**WHAT THE TASK ASKS**: Copy out all lines in the material below that contain the string "Brush".

**THE DATA**:
- - -

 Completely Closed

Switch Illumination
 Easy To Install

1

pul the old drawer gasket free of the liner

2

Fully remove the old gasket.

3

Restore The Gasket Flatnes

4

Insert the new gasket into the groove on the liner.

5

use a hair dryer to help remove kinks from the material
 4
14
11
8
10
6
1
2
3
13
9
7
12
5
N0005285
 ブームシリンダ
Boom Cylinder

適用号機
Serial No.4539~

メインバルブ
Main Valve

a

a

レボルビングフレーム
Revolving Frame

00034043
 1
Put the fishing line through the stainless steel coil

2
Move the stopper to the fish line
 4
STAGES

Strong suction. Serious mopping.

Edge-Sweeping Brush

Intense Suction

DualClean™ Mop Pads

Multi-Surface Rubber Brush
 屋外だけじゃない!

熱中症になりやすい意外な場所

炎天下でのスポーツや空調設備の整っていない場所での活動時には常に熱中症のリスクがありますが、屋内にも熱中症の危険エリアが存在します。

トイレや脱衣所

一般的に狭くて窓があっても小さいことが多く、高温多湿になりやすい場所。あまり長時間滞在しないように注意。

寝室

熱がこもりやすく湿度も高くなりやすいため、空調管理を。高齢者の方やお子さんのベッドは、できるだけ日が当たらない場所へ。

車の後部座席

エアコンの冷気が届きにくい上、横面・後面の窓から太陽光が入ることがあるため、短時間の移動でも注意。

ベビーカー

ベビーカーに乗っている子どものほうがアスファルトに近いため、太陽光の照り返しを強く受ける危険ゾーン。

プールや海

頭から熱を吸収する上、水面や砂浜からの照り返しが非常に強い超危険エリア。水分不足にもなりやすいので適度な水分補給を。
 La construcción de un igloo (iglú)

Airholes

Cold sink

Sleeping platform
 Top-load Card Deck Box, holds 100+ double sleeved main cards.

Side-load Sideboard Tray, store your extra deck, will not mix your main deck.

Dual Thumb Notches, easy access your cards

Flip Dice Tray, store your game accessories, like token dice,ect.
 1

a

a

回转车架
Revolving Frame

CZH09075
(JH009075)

- - -

**REPLY**:
Edge-Sweeping Brush
Multi-Surface Rubber Brush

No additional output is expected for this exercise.